It's time to continue our Project project, which began with Ruben Tejada and his walk rate and continued with David Wright and his power/contact dichotomy. Now it's time to tackle the big boy, the Ox, El Dudarino, or just Lucas Duda if you're into that brevity thing.
Using the best heat maps, batted ball maps, advanced statistics, and batting coach insights that we can muster, let's see what issues Duda might have at the plate in 2012. Along with Ike Davis, he might be the Mets best shot at a young, cost-controlled middle-of-the-order bat, so his development this year should be of great interest. On a team needing more positive on-the-field story lines, Duda provides hope.
First, let's admire what good plate discipline can do for your heat maps, which factor in all results on pitches and compare them to the league average. Walks are good, but doubles and home runs are better, just like green is good but red is better. Lucas Duda knew the zone in his rookie year:
How about that. Above average everywhere in the zone with some nice power spots down the middle. Very little changed in 2011, when he once again controlled the zone:
There's a bit of a change here, even if the overall picture looks similar. Since we are looking from the batter's perspective, Duda's best zones were on the inside part of the plate. Was he pulling the ball more? Dave Hudgens, the Mets batting coach, wasn't sure he remembered it the same way -- "If he tries to pull to much, he can get longer with his swing," Hudgens pointed out.
Well, it may or may not be good for his overall approach at the plate, but Duda did begin to pull the ball a little more at one point last season. The first bunch of dots represents the angles on his 2010 batted balls (fly balls, line drives, and home runs), and the second bunch is 2011. Check out his batted ball angles -- since -45 is down the left field line and +45 is down the right field line, you can see that he pulled the ball more at one point last season.
Early in the second half in 2011, Duda began pulling the ball more. It meant more power. Look at the corresponding spike in batted ball distance:
What happened late in the second half last year? It didn't show up in his results -- his slugging percentage stayed above .500 every month in the second half -- but his batted balls weren't flying as far.
If it was anything, Hudgens felt he might have been a little tired. "It was his first full year," Hudgens pointed out, and a little fatigue could be expected.
But Duda is not your typical pull power hitter. He hit only 11 home runs in three years at USC, he didn't put up a slugging percentage over .500 until his second try at Double-A, and so far his 10.2% home-run-per-fly-ball rate is just about exactly average for the majors. He has great plate discipline -- above-average in both strikeout and walk rate as well as their corresponding peripherals -- but maybe he shouldn't be trying to pull the ball out of the park, especially if it will lead to more strikeouts.

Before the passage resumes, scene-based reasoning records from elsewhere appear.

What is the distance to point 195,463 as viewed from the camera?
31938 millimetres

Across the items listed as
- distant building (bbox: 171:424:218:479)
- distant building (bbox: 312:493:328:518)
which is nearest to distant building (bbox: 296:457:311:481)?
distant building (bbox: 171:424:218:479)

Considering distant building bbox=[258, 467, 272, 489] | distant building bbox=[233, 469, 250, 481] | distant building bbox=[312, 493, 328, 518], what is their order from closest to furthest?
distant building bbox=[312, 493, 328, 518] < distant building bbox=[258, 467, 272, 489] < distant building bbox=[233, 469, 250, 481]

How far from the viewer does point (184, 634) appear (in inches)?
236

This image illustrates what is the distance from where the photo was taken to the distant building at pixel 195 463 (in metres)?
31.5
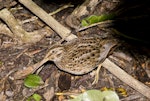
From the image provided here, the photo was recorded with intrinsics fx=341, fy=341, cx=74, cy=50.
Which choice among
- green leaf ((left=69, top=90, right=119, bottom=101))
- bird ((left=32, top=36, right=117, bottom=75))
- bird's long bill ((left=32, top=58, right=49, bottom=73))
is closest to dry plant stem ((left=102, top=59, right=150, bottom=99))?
bird ((left=32, top=36, right=117, bottom=75))

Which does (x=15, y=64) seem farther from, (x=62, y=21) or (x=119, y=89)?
(x=119, y=89)

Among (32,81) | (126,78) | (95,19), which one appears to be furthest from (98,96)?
(95,19)

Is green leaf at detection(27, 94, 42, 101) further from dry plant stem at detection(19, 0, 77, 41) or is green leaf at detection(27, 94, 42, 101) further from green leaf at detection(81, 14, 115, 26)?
green leaf at detection(81, 14, 115, 26)

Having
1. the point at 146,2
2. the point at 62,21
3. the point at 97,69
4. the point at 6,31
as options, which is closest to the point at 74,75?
the point at 97,69

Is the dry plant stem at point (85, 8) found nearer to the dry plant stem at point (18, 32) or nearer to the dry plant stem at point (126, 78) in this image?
the dry plant stem at point (18, 32)

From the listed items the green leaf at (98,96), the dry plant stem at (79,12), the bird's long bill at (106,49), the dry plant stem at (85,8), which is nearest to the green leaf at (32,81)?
the green leaf at (98,96)

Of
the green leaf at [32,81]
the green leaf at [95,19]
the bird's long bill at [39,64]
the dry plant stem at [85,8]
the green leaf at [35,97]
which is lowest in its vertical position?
the green leaf at [35,97]
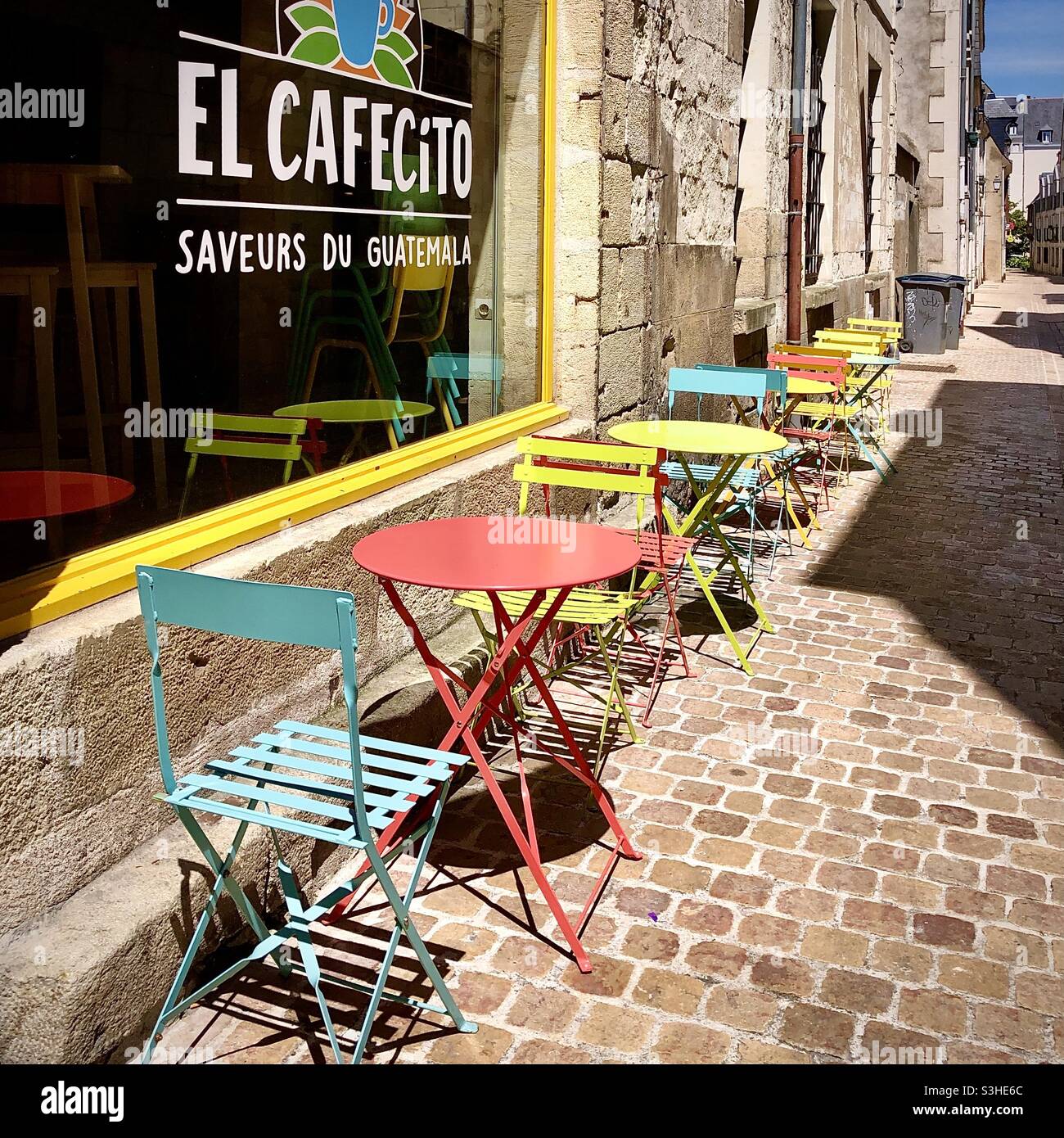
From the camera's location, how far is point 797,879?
3594mm

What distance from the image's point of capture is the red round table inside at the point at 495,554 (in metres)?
3.20

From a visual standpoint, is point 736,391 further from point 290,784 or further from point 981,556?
point 290,784

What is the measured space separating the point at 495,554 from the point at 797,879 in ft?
4.19

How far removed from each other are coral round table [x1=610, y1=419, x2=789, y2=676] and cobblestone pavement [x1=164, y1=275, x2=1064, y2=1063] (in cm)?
16

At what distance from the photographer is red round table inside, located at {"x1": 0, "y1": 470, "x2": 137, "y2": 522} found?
3029 mm

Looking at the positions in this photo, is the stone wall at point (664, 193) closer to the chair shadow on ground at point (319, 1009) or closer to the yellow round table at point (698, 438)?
the yellow round table at point (698, 438)

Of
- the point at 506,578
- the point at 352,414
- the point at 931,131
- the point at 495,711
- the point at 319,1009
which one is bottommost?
the point at 319,1009

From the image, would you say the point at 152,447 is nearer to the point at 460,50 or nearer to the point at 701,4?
the point at 460,50

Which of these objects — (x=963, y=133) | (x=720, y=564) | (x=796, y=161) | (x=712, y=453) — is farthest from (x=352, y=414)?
(x=963, y=133)

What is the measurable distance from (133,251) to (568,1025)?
230 centimetres

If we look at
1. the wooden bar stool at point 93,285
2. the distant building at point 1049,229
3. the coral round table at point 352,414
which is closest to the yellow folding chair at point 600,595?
the coral round table at point 352,414

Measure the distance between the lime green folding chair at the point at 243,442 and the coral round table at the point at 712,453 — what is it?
1.63m

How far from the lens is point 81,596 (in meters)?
3.04

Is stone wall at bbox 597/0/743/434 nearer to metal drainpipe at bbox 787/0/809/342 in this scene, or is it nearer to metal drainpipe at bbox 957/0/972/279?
metal drainpipe at bbox 787/0/809/342
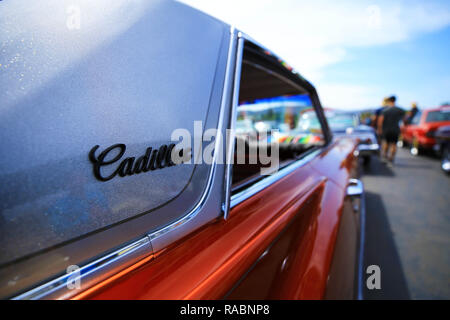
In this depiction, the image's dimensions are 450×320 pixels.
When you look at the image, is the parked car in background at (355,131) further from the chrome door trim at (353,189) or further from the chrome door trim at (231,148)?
the chrome door trim at (231,148)

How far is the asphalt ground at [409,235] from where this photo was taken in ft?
6.81

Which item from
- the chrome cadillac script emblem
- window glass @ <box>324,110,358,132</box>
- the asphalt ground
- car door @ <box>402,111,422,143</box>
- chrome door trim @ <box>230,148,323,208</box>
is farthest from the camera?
car door @ <box>402,111,422,143</box>

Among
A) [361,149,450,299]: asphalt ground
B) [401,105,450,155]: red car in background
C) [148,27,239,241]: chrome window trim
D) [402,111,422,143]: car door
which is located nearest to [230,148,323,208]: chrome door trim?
[148,27,239,241]: chrome window trim

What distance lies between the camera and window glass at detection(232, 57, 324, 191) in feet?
6.29

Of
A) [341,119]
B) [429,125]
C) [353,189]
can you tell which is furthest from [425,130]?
[353,189]

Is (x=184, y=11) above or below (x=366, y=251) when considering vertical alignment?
above

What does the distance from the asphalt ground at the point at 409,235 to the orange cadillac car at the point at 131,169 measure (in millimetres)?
1748

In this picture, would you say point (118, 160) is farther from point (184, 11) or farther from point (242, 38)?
point (242, 38)

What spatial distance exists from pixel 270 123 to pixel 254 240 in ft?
8.36

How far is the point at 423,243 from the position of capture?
8.96ft

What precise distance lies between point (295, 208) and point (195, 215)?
1.83 feet

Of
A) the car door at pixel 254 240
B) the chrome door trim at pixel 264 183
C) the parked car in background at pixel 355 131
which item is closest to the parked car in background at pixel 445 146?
the parked car in background at pixel 355 131

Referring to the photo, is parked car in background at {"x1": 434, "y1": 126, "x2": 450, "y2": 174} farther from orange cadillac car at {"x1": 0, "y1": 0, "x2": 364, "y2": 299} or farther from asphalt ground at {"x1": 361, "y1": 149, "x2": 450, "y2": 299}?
orange cadillac car at {"x1": 0, "y1": 0, "x2": 364, "y2": 299}
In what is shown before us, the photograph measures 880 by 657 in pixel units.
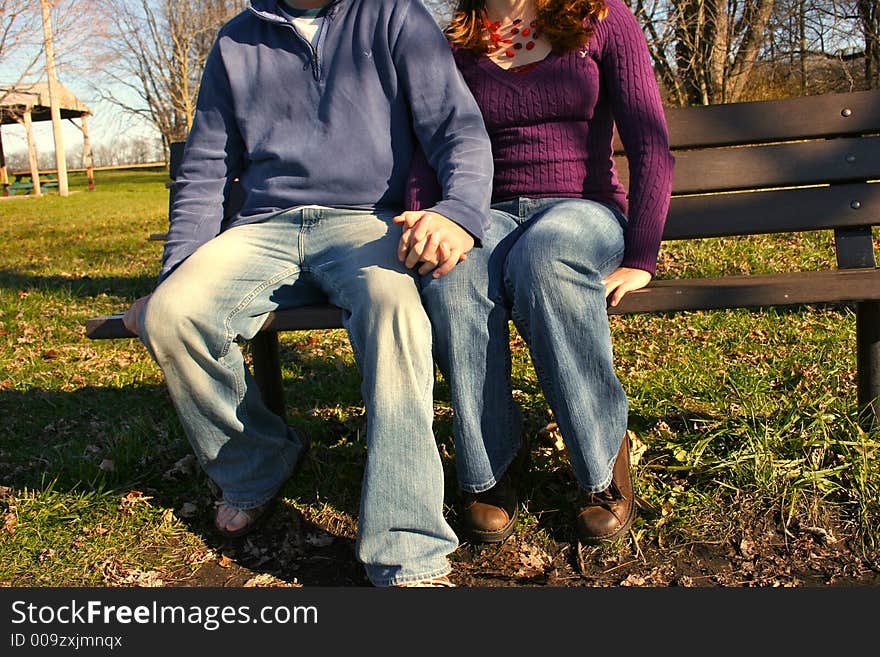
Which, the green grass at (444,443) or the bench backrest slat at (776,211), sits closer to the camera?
the green grass at (444,443)

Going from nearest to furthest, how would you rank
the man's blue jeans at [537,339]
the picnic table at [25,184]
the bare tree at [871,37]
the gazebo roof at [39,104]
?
the man's blue jeans at [537,339]
the bare tree at [871,37]
the gazebo roof at [39,104]
the picnic table at [25,184]

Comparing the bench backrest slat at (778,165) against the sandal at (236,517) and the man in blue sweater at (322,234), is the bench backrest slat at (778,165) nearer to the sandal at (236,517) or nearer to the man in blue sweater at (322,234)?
the man in blue sweater at (322,234)

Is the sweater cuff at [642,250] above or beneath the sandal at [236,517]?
above

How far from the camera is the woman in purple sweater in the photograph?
2236 mm

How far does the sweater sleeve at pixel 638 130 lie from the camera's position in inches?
97.0

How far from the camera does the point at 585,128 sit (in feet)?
8.55

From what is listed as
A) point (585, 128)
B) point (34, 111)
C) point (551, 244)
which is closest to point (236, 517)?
point (551, 244)

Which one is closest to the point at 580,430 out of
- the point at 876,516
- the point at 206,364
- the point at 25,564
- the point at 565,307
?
the point at 565,307

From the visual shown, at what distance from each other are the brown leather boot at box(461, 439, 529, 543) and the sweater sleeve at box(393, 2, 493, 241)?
761mm

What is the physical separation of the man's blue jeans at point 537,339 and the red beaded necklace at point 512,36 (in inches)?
24.3

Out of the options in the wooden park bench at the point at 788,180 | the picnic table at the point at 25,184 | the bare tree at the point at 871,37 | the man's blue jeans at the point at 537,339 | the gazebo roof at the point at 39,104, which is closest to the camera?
the man's blue jeans at the point at 537,339

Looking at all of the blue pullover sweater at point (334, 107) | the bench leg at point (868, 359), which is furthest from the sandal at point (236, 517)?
the bench leg at point (868, 359)

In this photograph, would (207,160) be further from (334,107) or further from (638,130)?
(638,130)

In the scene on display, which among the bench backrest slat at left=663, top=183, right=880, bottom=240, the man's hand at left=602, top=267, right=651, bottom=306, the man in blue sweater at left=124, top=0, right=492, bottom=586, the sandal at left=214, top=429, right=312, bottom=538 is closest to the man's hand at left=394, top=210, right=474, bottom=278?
the man in blue sweater at left=124, top=0, right=492, bottom=586
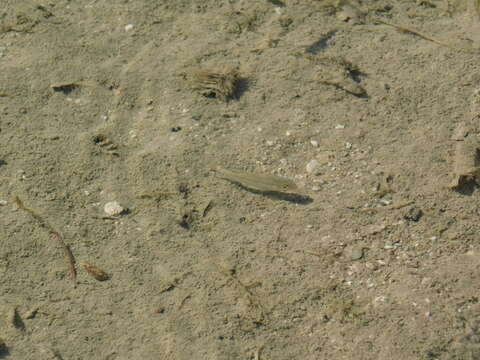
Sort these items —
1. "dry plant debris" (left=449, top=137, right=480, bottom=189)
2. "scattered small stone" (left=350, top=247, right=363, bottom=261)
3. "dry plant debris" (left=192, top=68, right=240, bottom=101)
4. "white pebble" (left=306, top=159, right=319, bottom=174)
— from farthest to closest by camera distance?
"dry plant debris" (left=192, top=68, right=240, bottom=101), "white pebble" (left=306, top=159, right=319, bottom=174), "dry plant debris" (left=449, top=137, right=480, bottom=189), "scattered small stone" (left=350, top=247, right=363, bottom=261)

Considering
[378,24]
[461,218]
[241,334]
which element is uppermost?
[378,24]

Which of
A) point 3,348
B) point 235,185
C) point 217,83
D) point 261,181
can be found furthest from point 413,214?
point 3,348

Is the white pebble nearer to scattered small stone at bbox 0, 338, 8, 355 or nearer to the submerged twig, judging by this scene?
the submerged twig

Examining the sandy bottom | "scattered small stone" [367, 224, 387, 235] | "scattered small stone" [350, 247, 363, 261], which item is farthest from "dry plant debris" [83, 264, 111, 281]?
"scattered small stone" [367, 224, 387, 235]

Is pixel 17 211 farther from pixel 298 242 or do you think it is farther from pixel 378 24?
pixel 378 24

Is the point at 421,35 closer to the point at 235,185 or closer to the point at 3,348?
the point at 235,185

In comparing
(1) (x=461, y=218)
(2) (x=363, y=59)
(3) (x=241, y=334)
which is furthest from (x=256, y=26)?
(3) (x=241, y=334)

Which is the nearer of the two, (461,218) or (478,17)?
(461,218)
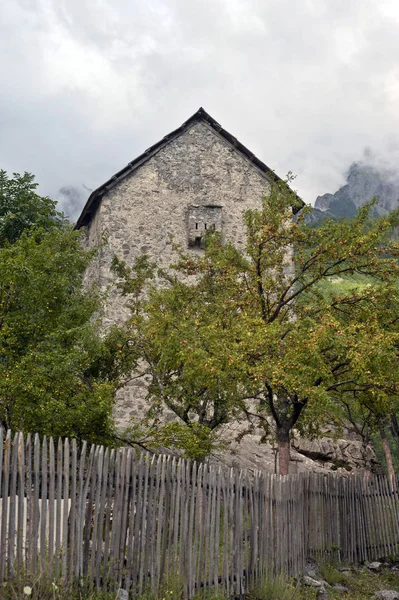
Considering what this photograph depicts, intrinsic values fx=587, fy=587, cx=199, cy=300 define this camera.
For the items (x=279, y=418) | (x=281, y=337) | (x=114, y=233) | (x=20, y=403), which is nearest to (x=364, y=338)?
(x=281, y=337)

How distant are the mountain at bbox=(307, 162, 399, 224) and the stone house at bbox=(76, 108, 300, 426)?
153 metres

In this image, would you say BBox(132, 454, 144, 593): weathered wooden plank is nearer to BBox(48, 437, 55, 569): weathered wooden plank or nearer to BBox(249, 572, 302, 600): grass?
BBox(48, 437, 55, 569): weathered wooden plank

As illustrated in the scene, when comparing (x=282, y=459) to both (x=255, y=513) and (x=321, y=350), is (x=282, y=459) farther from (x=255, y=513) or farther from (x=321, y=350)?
(x=255, y=513)

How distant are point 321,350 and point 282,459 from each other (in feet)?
9.08

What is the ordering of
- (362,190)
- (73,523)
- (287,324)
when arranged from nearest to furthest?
(73,523)
(287,324)
(362,190)

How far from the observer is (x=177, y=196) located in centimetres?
2228

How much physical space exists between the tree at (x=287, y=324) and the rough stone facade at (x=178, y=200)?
19.0ft

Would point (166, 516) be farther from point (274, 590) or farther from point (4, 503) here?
point (274, 590)

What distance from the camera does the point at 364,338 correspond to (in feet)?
38.8

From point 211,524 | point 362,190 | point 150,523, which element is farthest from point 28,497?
point 362,190

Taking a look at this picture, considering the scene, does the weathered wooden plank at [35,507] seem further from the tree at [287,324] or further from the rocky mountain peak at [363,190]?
the rocky mountain peak at [363,190]

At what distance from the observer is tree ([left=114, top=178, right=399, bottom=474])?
11.9 meters

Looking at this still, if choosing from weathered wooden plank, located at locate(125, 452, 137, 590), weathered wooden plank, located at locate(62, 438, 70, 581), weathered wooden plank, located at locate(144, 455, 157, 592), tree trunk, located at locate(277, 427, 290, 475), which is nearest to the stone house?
tree trunk, located at locate(277, 427, 290, 475)

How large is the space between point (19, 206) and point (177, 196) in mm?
5860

Hudgens doesn't want Duda to worry to much about the power. He pointed out that plenty of good batters hit their power stride late -- like Jason Giambi, for one -- and that line drives (Duda's 21.8% line drive rate so far is well above the 19% average) were the sign of a good hitter. "It's better to be a good hitter first, and then develop the power, because then you know how to make adjustments," he emphasized.
What does Hudgens want Duda to focus on? Pre-pitch movement. If he can "quiet it down" and get the front foot down before he gets started, Hudgens felt, he would be even more consistent. Combining his sense of rhythm with calmer, more controlled pre-pitch movement might be the last step.
"He's already a player with great work ethic and a strong sense of preparation and routine," Hudgens pointed out. The hitting coach is confident the young player can continue to calm his pre-pitch routine while finding the optimal mix of pull power and plate coverage.
That confidence must be spreading: the "overs" on most of Duda's projections look tantalizingly attainable.